You send your device to them and pay to have it calibrated. Too expensive for most of us and silly for a consumer-grade instrument. It would be like sending them a $3 tire pressure gauge to calibrate.
For instruments like the PhotoBio and Amast, we have to trust that the manufacturer calibrated it before shipping it. Ideally, they use a NIST-calibrated standard light source for that purpose.
Zeroing the instrument in the dark doesn’t really calibrate it, despite what a manufacturer may call this step. Instead, it causes the instrument to take a reading that gets subtracted from subsequent measurements. Photodetectors generate a tiny signal (called “dark current”), even in total darkness, due to thermal noise, so subtracting it from subsequent measurements improves their accuracy.

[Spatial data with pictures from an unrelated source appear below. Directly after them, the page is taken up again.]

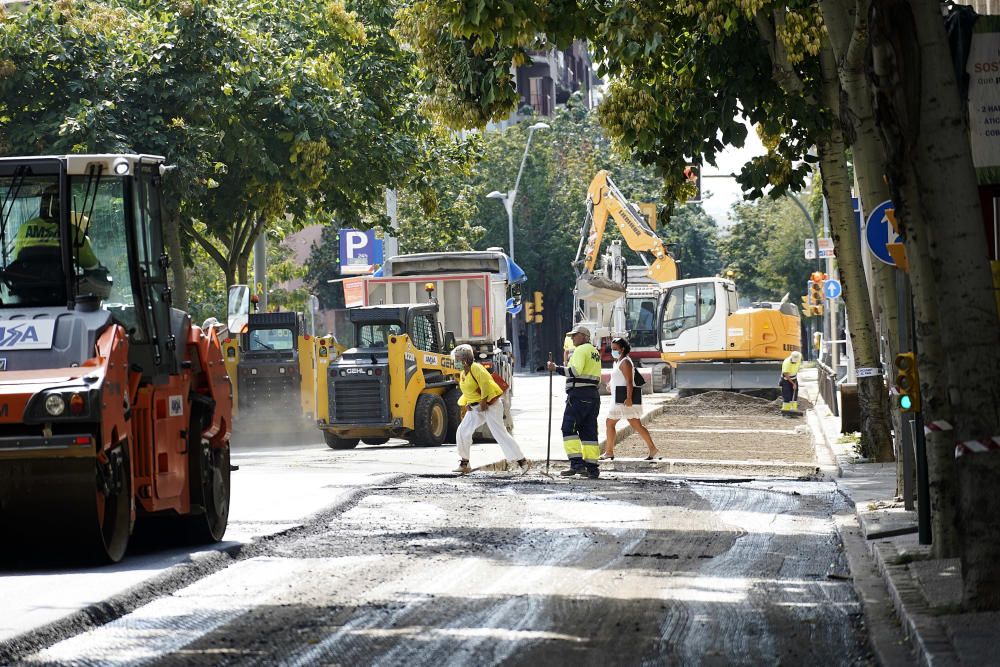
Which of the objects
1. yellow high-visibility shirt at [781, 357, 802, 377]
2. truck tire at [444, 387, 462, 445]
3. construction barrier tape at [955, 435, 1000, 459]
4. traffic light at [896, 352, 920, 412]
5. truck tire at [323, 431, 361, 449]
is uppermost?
traffic light at [896, 352, 920, 412]

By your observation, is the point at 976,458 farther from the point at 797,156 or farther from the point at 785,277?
the point at 785,277

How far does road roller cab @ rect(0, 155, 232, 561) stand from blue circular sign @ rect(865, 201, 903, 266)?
511 cm

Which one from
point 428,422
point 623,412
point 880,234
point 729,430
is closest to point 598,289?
point 729,430

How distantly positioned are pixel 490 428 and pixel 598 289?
77.9 ft

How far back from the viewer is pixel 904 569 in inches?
394

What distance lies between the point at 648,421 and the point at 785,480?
49.3ft

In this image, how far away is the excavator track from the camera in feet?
35.0

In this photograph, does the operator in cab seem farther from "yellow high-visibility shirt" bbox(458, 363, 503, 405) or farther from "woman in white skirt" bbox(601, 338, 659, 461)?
"woman in white skirt" bbox(601, 338, 659, 461)

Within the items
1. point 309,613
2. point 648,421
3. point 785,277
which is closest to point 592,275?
point 648,421

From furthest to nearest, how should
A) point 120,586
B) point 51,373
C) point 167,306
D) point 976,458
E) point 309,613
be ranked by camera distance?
point 167,306 → point 51,373 → point 120,586 → point 309,613 → point 976,458

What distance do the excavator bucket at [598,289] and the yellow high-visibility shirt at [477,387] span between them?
23.0 metres

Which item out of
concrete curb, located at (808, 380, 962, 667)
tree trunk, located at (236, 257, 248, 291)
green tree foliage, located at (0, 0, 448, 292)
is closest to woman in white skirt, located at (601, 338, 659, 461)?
green tree foliage, located at (0, 0, 448, 292)

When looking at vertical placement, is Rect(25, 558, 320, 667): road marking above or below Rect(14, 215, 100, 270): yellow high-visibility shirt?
below

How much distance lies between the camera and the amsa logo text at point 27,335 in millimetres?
11086
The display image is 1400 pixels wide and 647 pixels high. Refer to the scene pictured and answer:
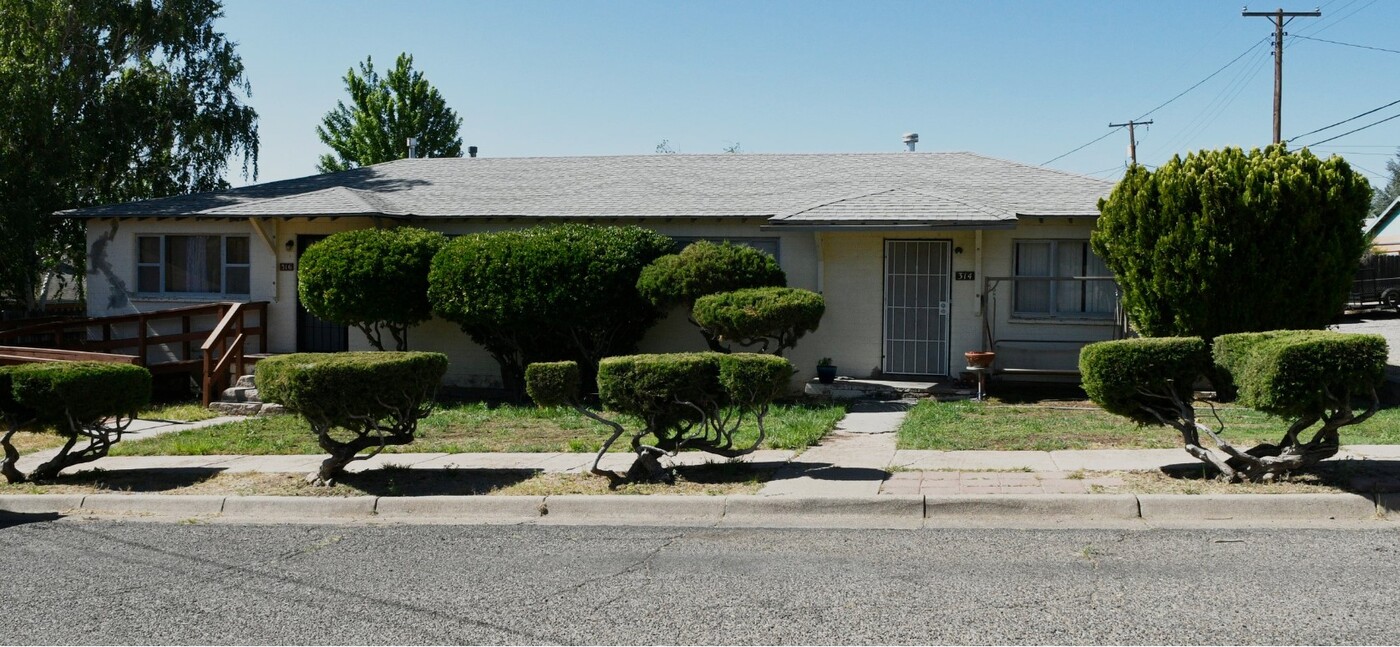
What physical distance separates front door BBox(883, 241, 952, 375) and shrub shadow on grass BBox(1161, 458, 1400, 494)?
23.8ft

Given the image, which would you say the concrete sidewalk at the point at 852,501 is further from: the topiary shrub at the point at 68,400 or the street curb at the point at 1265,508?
the topiary shrub at the point at 68,400

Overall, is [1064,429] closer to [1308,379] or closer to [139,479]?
[1308,379]

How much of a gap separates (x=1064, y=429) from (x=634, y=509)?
536 centimetres

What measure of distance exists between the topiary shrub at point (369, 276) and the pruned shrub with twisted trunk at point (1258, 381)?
400 inches

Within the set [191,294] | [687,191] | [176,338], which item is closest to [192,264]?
[191,294]

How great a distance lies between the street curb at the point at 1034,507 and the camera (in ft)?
26.3

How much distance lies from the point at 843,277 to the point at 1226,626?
455 inches

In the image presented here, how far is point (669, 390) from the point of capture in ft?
29.6

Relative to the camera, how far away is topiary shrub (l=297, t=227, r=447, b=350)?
16031 mm

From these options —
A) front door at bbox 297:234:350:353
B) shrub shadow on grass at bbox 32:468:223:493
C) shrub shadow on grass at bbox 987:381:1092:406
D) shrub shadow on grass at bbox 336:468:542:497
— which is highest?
front door at bbox 297:234:350:353

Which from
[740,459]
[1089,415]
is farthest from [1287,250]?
[740,459]

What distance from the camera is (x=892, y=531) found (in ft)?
25.6

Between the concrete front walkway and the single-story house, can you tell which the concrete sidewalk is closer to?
the concrete front walkway

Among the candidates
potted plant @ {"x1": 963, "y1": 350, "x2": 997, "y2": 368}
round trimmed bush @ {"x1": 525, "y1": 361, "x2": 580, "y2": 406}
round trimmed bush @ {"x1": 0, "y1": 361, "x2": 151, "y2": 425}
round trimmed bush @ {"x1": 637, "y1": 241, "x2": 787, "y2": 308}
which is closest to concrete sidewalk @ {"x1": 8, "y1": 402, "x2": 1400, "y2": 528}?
round trimmed bush @ {"x1": 0, "y1": 361, "x2": 151, "y2": 425}
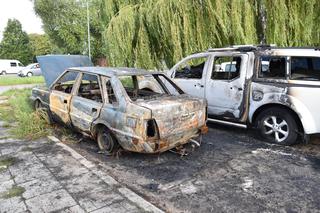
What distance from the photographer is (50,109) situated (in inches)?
260

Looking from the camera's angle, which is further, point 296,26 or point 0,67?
point 0,67

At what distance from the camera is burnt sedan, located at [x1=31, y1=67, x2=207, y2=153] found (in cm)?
461

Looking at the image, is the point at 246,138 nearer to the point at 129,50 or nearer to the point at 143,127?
the point at 143,127

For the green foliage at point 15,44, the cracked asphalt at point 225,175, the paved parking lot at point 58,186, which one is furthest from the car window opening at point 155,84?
the green foliage at point 15,44

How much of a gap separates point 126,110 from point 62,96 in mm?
2009

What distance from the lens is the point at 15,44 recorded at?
170 feet

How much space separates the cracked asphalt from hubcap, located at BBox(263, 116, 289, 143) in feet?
0.72

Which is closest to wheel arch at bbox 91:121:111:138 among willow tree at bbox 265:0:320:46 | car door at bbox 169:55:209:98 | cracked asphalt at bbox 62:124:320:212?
cracked asphalt at bbox 62:124:320:212

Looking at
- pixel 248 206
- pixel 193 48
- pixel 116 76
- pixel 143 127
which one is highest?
pixel 193 48

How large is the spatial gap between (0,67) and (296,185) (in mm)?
40072

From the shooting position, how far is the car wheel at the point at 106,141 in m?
5.16

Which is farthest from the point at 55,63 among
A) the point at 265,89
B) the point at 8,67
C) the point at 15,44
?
the point at 15,44

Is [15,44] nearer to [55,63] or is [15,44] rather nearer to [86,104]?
[55,63]

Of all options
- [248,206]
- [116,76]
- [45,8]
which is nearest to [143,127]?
[116,76]
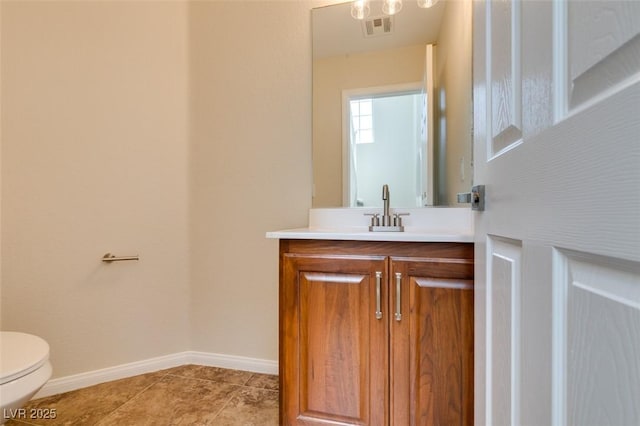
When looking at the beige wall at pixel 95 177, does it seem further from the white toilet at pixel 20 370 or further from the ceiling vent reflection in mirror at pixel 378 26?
the ceiling vent reflection in mirror at pixel 378 26

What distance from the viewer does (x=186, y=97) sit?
1.88 metres

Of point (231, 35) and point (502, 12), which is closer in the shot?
point (502, 12)

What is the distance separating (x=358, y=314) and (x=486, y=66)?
859 mm

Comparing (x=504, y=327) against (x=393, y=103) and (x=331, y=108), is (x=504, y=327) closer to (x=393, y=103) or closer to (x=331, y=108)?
(x=393, y=103)

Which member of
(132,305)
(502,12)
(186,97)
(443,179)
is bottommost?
(132,305)

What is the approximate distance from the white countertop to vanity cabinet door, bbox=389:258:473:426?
0.09 meters

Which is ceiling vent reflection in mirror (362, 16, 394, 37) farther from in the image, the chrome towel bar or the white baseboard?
the white baseboard

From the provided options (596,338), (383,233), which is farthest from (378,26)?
(596,338)

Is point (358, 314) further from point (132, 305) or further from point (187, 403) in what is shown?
point (132, 305)

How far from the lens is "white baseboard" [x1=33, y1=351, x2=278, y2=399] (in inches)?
61.4

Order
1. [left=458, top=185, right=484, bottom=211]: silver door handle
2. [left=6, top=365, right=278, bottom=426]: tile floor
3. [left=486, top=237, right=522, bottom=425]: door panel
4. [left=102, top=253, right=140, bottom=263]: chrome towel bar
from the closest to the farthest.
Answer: [left=486, top=237, right=522, bottom=425]: door panel
[left=458, top=185, right=484, bottom=211]: silver door handle
[left=6, top=365, right=278, bottom=426]: tile floor
[left=102, top=253, right=140, bottom=263]: chrome towel bar

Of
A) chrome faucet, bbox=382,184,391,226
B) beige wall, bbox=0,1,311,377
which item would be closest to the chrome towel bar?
beige wall, bbox=0,1,311,377

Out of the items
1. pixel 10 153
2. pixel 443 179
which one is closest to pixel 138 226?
pixel 10 153

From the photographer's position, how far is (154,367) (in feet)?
5.84
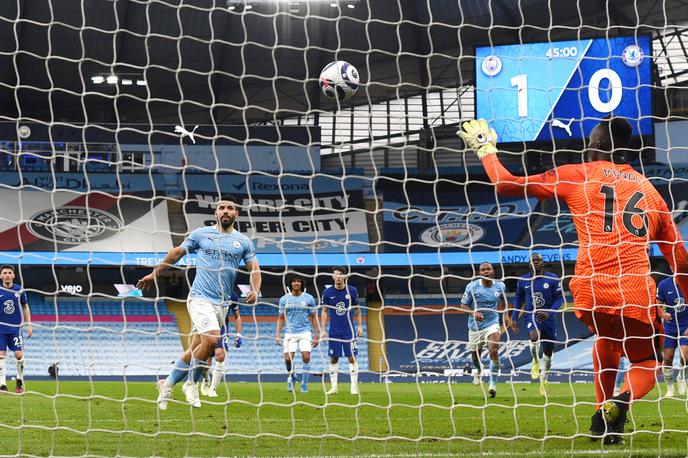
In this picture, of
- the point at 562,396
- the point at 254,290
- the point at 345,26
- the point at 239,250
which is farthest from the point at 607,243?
the point at 345,26

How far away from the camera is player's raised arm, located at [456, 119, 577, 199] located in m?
6.46

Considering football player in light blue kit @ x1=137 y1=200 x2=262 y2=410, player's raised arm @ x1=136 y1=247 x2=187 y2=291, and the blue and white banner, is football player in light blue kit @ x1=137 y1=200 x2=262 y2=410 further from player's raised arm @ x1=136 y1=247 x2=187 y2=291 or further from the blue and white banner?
the blue and white banner

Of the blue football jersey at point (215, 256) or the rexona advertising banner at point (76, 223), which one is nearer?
the blue football jersey at point (215, 256)

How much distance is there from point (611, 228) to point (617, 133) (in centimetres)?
75

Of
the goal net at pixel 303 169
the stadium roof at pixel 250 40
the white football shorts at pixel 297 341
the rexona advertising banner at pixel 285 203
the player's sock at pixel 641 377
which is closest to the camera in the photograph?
the player's sock at pixel 641 377

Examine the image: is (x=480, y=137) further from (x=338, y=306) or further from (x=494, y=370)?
(x=338, y=306)

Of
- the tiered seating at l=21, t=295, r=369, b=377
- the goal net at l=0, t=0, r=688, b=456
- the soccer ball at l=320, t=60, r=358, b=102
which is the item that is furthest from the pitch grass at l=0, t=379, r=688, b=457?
the tiered seating at l=21, t=295, r=369, b=377

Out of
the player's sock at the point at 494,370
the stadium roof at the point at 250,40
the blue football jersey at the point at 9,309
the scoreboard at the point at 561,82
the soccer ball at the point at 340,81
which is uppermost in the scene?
the stadium roof at the point at 250,40

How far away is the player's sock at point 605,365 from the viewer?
6754 mm

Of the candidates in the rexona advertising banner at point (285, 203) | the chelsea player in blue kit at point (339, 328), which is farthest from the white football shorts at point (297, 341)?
the rexona advertising banner at point (285, 203)

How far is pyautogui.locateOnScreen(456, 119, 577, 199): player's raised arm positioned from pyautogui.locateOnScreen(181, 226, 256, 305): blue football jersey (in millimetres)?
3482

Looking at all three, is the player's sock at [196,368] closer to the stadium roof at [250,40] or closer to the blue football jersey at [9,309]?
the blue football jersey at [9,309]

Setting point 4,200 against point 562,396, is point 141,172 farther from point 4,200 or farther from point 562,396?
point 562,396

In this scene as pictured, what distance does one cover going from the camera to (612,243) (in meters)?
6.52
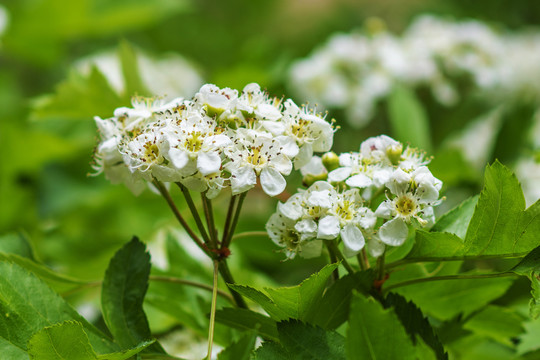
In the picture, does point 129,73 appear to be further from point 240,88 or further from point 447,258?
point 447,258

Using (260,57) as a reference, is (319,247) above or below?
below

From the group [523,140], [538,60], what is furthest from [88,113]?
[538,60]

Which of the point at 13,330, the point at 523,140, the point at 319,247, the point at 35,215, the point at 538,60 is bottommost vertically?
the point at 13,330

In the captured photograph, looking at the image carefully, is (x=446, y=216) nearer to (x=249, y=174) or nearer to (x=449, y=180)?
(x=249, y=174)

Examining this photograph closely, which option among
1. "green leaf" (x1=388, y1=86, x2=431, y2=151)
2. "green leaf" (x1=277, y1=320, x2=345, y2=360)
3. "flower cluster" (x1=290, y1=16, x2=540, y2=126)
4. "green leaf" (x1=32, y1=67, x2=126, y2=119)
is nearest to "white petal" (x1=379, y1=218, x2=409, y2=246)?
"green leaf" (x1=277, y1=320, x2=345, y2=360)

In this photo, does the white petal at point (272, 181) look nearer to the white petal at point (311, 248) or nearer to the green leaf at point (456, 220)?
the white petal at point (311, 248)

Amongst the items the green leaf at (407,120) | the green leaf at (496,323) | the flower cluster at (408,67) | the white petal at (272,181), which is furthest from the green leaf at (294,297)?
the flower cluster at (408,67)

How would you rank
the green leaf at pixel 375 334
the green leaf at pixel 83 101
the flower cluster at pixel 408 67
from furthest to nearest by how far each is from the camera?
the flower cluster at pixel 408 67 → the green leaf at pixel 83 101 → the green leaf at pixel 375 334
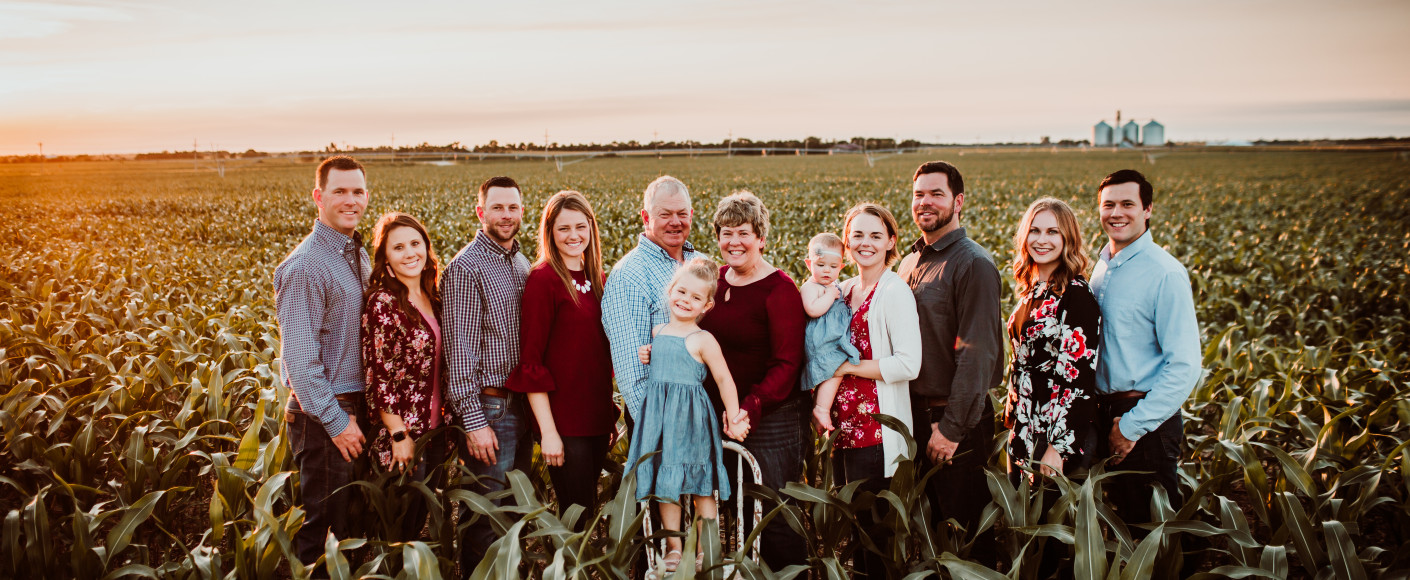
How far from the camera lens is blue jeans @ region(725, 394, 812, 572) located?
9.91 feet

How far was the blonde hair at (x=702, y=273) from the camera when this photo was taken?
110 inches

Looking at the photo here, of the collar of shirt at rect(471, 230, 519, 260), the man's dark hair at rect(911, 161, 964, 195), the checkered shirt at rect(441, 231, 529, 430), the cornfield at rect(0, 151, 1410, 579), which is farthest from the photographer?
the man's dark hair at rect(911, 161, 964, 195)

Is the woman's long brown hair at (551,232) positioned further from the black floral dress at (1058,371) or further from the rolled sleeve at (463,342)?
the black floral dress at (1058,371)

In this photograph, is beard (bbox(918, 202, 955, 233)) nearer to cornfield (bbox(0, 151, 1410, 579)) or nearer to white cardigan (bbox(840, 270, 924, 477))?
white cardigan (bbox(840, 270, 924, 477))

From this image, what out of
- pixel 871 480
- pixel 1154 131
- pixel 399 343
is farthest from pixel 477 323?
pixel 1154 131

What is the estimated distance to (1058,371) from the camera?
291 centimetres

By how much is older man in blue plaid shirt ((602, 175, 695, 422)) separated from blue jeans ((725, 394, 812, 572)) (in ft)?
1.75

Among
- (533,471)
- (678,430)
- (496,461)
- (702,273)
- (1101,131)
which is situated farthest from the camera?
(1101,131)

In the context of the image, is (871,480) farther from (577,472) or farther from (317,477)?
(317,477)

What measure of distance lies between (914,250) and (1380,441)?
330 centimetres

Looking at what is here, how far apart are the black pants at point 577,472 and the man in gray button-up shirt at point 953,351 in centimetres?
142

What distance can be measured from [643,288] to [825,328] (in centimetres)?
76

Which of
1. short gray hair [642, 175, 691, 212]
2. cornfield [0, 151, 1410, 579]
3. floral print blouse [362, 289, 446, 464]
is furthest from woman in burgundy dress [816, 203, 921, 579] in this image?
floral print blouse [362, 289, 446, 464]

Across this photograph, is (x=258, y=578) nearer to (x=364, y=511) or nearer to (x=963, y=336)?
(x=364, y=511)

So calibrating the Photobio/AMTAST par meters in total darkness improves their accuracy? I understand these are cheap units and sending it for NIST for calibration is silly.
Yes, although that process is termed “zeroing” the meter, rather than “calibrating.” I don’t know why some manufacturers are sloppy with their terminology.
This is what i did as soon as i got it. I took a reading with my lights at 100% at 12 inches away and took a reading. Then i put it in complete darkness and ran the “Zeroing” calibration and got a 75% drop from my first measurement. If my memory serves me correctly. It does seem accurate after all the tests I ran it through. I was even outside measuring the Full Solar Eclipse we had earlier this year…LOL !! It was interesting to watch the numbers drop…
I’m just relieved and happy to know i at least am in the ballpark for positive DLI/PPFD Umols when i take my measurements. Things like this bug the heck out of me.
Wow. 75% means you probably triggered the zeroing function by accident at some point, when the sensor was well illuminated.
That button should be recessed, to reduce the likelihood of that pitfall. Meanwhile, you might glue a small tack to it. =
Well, maybe i meant 75 points. Its been awhile and my memory is dull but if it would’ve read 275 ppfd, then, after the calibration it went to 220ish or something. Thats what i remember happened after the calibration. I didn’t hit anything by accident as i was being very adamant about performing the calibration correctly. I know i didn’t hit anything by mistake.
It wasnt that drastic of a change after the Zeroing. It might have even been 50 points, it wasn’t to different than the original reading before the Zeroing calibration. This was how i knew i did it correctly. I tried keeping the change in the back of my head in case i started getting funny readings and wanted to remember the factory calibration readings. But, it wasn’t way off. Like 50 or 75 points. Not percentage, sorry. That would be a big difference.
Apologies – I didn’t mean to poke fun at you or suggest that you’re careless. I meant to point out a design weakness in those meters that makes it possible for anyone to cause errors in their readings by making a forseeable mistake.